Roberta Giallo • Va in scena la Musica

Mi trovo come sospeso sul filo di un funambolo e cammino con inaspettata noncuranza sopra un tempo che appare indecifrabile, dal sapore lontano, come dipinto su una tela che in un abbaglio sorprende il passante lungo la Senna…i miei vestiti cambiano continuamente colore e la mia immaginazione sembra quasi cancellare i pensieri come dita tra i capelli, come gioiosi ricordi infantili, tutto riaffiora per poi sfumare in un lampo, come la luce di un faro o come l’orizzonte deriso e ingannato dal dondolio di un’altalena.

Sì, è così che le musiche di questa ispirata quanto talentuosa autrice mi fanno sentire o sarebbe meglio dire che riescono a trasportare il pensiero, la stessa percezione del tempo lontano dalla conforme contemporaneità, slegandosi completamente per raggiungere un universo più complesso ma allo stesso tempo intimo e infinitamente umano.

Sto parlando di “L’oscurità di Guillaume” della cantautrice Roberta Giallo, un autentico viaggio, il racconto di un amore che si rivela nella malinconia, nell’immaginazione, nell’incomprensione, nel desiderio sconfinato, nella purezza, nelle cose che non si riescono a dire e nel mistero che i nostri pensieri più reconditi custodiscono.

C’è bellezza, tanta bellezza, nella misura con la quale gli accordi si susseguono di brano in brano, scanditi dal pianoforte che fa da trait d’union per tutta la durata del disco per poi essere esaltato da arrangiamenti a tratti impetuosi, altri ancora delicati e curati con assoluta destrezza dall’ingegno di Mauro Malavasi e dalla supervisione dell’immenso Lucio Dalla che fu tra i sostenitori del progetto di Roberta Giallo per rendere questo concept album un vero e proprio spettacolo teatrale.

Ed ecco, finalmente lei, Roberta Giallo, che riesce in un tempo a rivelarci la sua naturalezza attraverso le parole e in un altro a solleticarci la fantasia con i fraseggi della sua voce così cristallina ed elegante.
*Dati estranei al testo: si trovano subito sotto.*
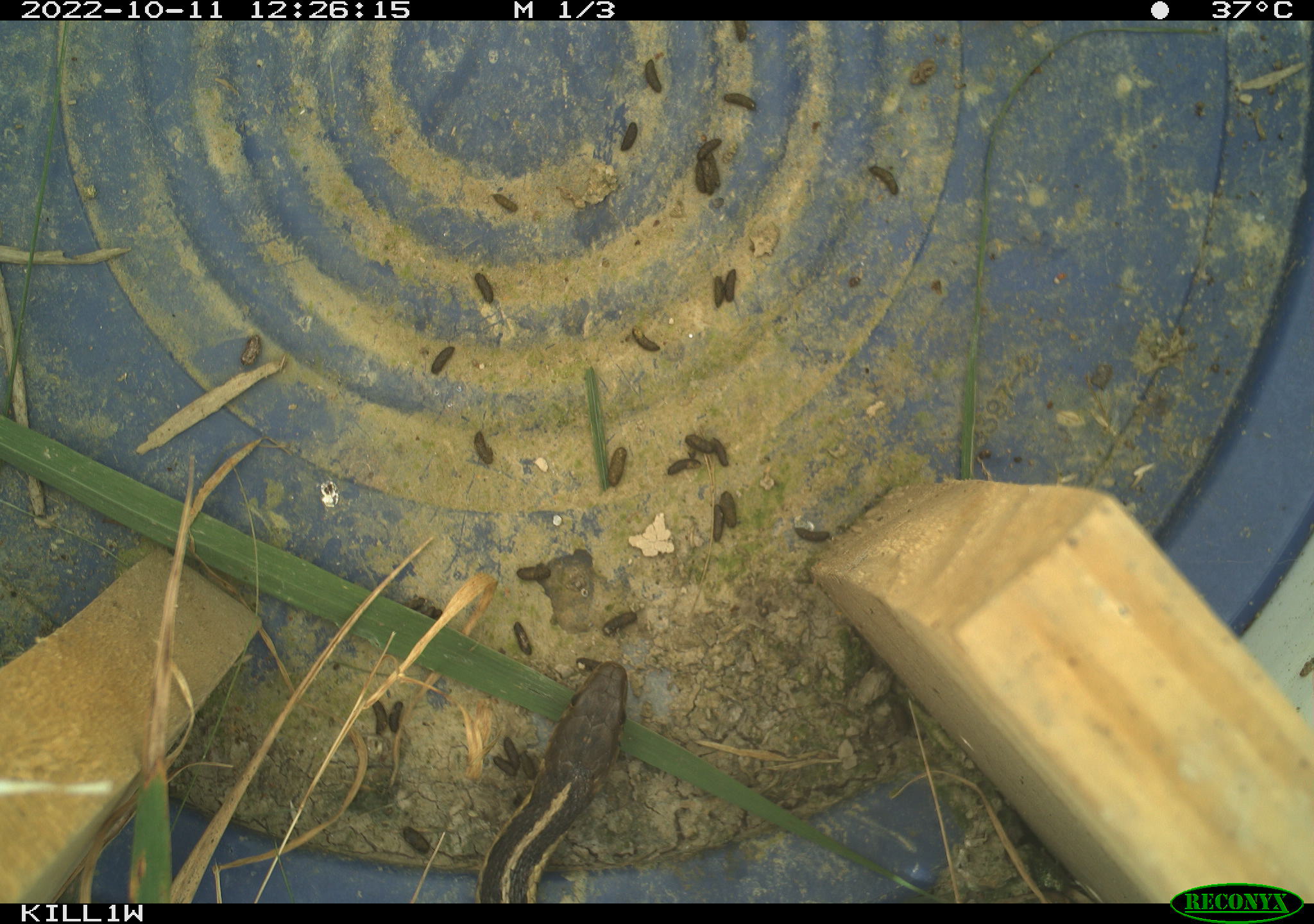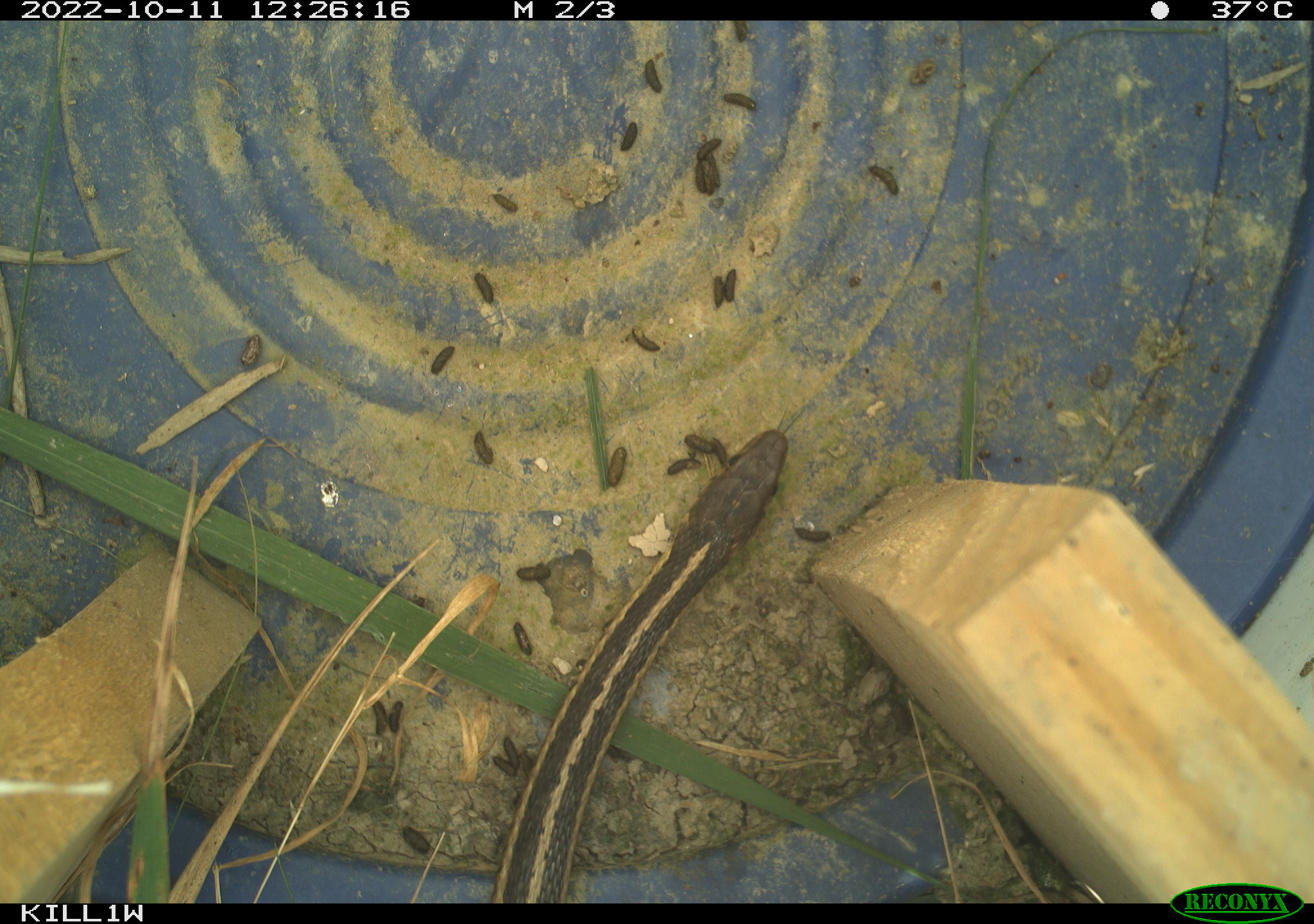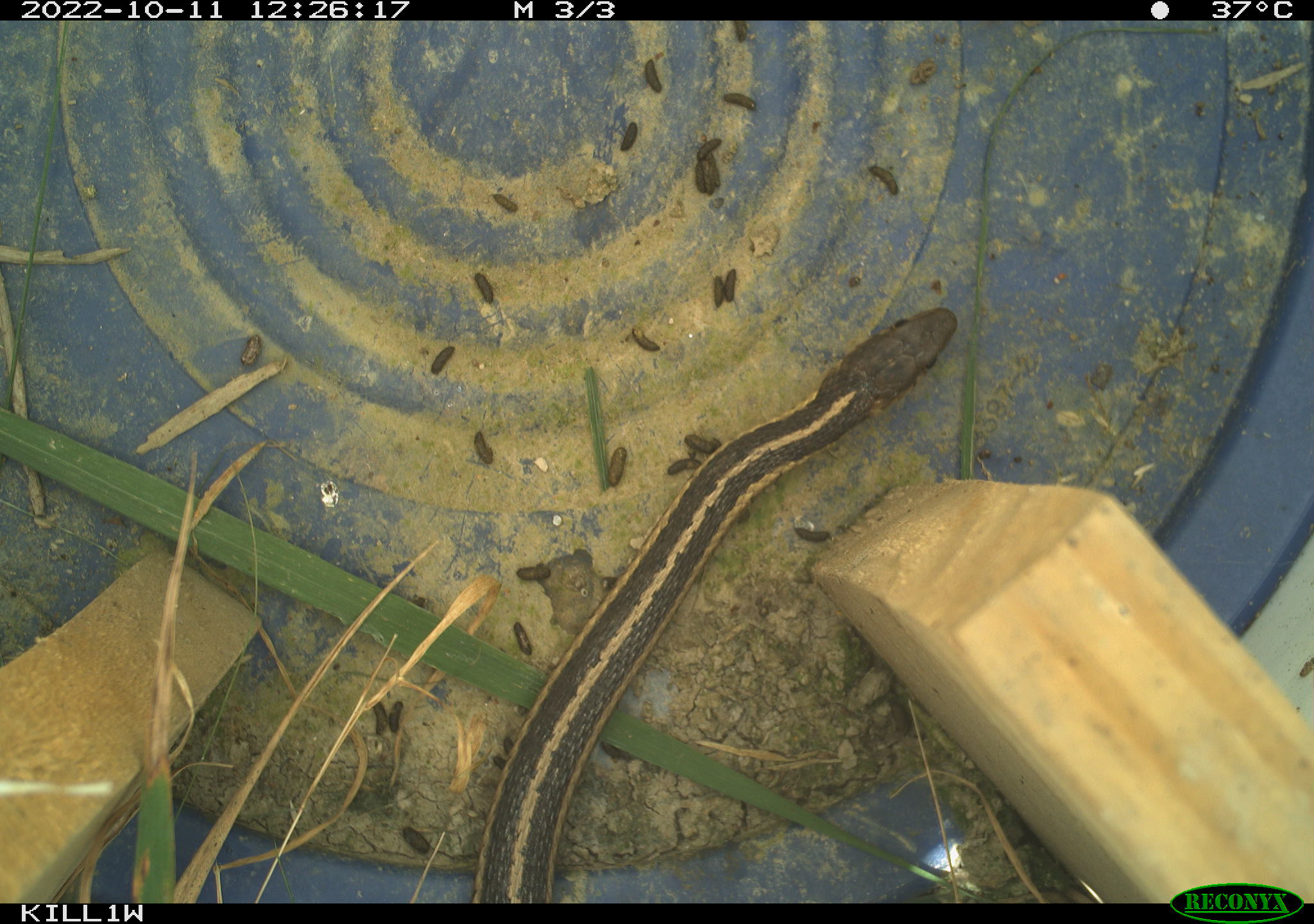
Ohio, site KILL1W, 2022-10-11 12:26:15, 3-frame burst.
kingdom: Animalia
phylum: Chordata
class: Reptilia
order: Squamata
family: Colubridae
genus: Thamnophis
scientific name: Thamnophis sirtalis sirtalis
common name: eastern gartersnake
Un’artista a tutto tondo, il suo non limitarsi alla Musica come unica forma di espressione ne è la prova più tangibile, quella stessa Musica dalla quale le sfumature teatrali e letterarie dell’opera in questione traspaiono con assoluta brillantezza e vivacità.

Credo che in questa opera ci siano più che sufficienti elementi per comprendere quali siano le innumerevoli capacità dell’artista marchigiana e quanto svariate siano le potenzialità legate al suo impulso creativo, alla sua peculiarità, alle sue variopinte intuizioni.

Credo infine che l’arte, di questi tempi, abbia bisogno di riconoscersi in qualche modo, non solamente nell’estetica ma nelle virtù e nell’ingegno di chi, come Roberta, non segue gli schemi di fantomatiche tendenze o regole dettate dal gradimento o peggio ancora dal tanto osannato mercato, ma che invece segue un percorso del tutto personale, in maniera tanto umile quanto spregiudicatamente teatrale, e che ricerchi la bellezza senza nulla a pretendere se non di esistere.